Could cancer someday join that list?
In 2006, scientists made a potentially important discovery of a natural anti-cancer agent. It comes from the berry of the blushwood tree that grows only in the rainforests of northern Australia.
The first hint that the berries had anti-cancer properties came when forest ecologists, Paul Reddell and Victoria Gordon, observed that marsupials curiously spat them out after eating them. On a hunch, they sent the berries off to a commercial lab for testing and from there, they were passed on to the world-renowned QIMR Berghofer Medical Research Institute in Brisbane.

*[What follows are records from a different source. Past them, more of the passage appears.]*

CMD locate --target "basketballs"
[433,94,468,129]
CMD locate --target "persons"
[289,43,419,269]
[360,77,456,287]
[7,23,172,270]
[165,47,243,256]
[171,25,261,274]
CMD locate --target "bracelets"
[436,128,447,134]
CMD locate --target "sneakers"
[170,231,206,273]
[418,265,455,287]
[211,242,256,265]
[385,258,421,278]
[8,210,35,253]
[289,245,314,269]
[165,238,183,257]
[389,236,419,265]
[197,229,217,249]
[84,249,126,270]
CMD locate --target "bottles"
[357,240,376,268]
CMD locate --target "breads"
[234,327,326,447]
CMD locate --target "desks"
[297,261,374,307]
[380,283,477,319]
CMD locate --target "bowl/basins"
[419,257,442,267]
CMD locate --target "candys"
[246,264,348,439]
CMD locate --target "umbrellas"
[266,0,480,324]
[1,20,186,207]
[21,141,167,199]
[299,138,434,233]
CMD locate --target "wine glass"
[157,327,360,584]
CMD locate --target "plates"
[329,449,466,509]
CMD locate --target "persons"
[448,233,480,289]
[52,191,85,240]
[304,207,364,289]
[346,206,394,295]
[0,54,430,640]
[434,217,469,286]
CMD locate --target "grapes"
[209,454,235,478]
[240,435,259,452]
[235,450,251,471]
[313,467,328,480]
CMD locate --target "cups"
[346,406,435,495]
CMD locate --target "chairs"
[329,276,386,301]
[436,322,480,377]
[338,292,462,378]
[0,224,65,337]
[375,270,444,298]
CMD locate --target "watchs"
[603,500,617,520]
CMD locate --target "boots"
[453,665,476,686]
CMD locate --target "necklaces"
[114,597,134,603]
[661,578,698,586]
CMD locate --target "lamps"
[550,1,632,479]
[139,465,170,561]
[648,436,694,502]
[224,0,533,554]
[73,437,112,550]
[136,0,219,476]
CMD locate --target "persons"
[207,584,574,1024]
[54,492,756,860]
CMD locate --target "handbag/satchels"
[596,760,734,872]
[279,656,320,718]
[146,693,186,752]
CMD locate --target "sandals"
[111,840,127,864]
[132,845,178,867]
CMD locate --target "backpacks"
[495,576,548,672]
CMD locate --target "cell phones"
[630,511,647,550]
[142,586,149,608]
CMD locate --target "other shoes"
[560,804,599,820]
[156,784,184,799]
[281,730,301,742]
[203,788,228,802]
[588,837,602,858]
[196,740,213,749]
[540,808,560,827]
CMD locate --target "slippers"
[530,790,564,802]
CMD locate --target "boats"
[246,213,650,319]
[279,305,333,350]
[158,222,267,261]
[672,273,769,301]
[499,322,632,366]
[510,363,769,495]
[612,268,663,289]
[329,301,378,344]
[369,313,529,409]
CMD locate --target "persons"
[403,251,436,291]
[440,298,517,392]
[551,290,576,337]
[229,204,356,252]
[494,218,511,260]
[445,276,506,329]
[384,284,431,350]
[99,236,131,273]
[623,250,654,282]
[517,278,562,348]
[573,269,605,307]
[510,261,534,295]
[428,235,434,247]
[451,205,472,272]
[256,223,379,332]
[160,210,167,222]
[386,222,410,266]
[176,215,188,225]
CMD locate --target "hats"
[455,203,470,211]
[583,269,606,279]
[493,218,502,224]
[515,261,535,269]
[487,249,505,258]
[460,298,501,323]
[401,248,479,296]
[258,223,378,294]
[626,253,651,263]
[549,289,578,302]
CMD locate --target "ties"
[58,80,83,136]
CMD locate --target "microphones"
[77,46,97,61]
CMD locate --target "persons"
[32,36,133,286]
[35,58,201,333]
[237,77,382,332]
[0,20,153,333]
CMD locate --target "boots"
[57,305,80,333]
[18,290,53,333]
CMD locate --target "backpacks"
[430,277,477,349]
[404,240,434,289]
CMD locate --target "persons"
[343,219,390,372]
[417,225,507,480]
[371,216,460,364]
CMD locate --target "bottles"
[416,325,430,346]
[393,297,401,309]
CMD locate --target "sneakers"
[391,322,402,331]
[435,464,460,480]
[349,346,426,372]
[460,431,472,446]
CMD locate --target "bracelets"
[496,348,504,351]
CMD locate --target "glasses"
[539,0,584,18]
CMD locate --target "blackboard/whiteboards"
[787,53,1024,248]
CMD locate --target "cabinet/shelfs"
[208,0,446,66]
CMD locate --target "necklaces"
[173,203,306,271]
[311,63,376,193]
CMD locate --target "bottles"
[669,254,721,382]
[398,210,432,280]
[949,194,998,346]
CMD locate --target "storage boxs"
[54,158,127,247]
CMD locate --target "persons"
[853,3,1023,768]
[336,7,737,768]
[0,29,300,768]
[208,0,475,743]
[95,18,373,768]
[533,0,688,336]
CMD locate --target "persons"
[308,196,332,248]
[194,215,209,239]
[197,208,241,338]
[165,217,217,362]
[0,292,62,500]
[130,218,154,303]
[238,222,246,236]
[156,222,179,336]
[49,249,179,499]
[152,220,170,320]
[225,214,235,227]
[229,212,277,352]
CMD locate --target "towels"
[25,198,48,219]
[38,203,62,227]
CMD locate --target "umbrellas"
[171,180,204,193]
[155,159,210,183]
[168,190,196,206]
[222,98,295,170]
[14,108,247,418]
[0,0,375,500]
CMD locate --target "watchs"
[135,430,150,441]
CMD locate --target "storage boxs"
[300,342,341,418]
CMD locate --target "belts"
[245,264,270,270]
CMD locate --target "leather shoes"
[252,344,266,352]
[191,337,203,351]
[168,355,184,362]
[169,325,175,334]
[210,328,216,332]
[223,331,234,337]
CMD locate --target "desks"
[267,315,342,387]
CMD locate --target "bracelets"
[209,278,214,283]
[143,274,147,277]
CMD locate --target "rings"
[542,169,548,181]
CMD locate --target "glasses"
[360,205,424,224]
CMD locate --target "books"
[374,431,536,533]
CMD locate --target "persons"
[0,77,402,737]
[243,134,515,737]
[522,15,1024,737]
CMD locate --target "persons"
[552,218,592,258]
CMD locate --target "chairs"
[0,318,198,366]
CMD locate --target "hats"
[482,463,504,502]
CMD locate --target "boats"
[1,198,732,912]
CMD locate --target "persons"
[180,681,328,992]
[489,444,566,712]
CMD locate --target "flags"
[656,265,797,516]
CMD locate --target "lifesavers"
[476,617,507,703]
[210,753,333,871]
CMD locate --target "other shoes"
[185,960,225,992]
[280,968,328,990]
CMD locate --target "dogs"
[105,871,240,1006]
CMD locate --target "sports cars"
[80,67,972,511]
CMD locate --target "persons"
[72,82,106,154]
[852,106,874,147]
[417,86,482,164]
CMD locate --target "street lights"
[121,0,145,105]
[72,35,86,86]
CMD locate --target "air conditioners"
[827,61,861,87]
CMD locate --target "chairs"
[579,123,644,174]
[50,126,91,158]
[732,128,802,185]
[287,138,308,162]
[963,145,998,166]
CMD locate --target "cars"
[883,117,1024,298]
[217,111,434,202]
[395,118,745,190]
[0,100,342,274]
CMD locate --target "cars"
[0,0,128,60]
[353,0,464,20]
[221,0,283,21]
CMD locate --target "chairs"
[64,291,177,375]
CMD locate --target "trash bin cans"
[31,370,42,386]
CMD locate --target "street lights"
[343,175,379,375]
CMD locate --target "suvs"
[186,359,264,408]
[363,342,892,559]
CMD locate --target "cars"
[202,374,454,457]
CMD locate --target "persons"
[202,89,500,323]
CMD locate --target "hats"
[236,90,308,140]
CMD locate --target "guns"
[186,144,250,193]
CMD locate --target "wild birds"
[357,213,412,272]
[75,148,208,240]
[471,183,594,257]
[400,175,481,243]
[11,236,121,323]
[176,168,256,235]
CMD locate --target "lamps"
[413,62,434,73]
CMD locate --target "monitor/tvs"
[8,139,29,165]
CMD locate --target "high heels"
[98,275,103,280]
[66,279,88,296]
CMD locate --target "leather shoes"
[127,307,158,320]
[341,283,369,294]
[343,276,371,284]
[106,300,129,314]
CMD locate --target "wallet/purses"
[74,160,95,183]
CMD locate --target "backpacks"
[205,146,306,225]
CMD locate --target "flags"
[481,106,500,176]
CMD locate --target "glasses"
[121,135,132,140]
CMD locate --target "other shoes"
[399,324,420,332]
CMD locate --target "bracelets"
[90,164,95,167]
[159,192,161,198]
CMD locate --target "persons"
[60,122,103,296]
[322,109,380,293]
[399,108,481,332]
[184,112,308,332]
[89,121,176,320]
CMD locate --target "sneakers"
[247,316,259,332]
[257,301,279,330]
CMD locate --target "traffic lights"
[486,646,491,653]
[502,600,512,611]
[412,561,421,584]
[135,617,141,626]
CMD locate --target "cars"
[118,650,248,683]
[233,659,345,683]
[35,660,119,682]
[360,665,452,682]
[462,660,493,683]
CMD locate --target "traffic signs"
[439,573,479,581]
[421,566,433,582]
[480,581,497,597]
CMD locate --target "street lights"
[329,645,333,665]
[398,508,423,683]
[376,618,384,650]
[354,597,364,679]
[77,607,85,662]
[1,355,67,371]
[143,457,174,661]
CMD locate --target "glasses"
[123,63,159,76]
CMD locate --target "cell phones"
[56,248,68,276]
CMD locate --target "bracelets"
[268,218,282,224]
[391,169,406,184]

At QIMR, a compound developed from the berries was tested on a tumor cell line with astonishing results. Together with Reddell and Gordon's company EcoBiotics (specifically, its subsidiary QBiotics), QIMR began development of a drug that was given the working name EBC-46.
EBC-46 is being developed for the global veterinary and human markets to target a range of solid tumors such as mast cell tumors and soft tissue sarcomas. Clinical trials are further along for for animals than for humans, with EBC-46 heading for registration as a veterinary pharmaceutical in the United States, Europe and Australia.
This is good news for animal lovers; currently, 50% of older dogs and cats die from cancer.
The dog below was one of the lucky test subjects to have been treated with EBC-46 as part of trials on the drug's safety and effectiveness. Within just 15 days of treatment, there was practically nothing left of his tumor. The most encouraging aspect of this discovery is the speed at which the drug kills off cancerous cells. It begins taking effect as quickly as five minutes after being directly injected into the tumor.
In the clinical case study treating mast cell tumors in dogs, EBC-46 was shown to destroy the tumors within four to seven days. There was no tumor regrowth in the following year in 80% of cases. These results were consistent in 400 case studies involving other solid tumor types in dogs, cats and horses. Because of a secondary action of the drug resulting in rapid healing of the tumor site, in most cases, the wounds were fully healed within four weeks without antibiotics or antimicrobial creams.
In addition to the drug's apparent effectiveness, it also represents a much less complicated method of treating certain cancers since it is administered by a single injection into the tumor and requires no local or general anaesthetic.
"It kills the tumor cells directly and cuts off the blood supply and it also activates the body's own immune system to clean up the mess that's left behind," Dr. Glen Boyle of QIMR Berghofer explained. He noted that the drug is not expected to be used in treatment of cancers that have spread.
A clinical Phase I trial on humans began in March 2015. The first results released last year showed that it could successfully treat four types of tumor — melanoma, squamous cell carcinoma, basal cell carcinoma and breast adenocarcinoma. The complete process for developing a new drug generally takes 12-18 years and can cost over $1 billion. So, while this potentially transformative new cancer treatment is still a while away, humankind may just be that one step closer to making real headway against one of the most deadly diseases of our time.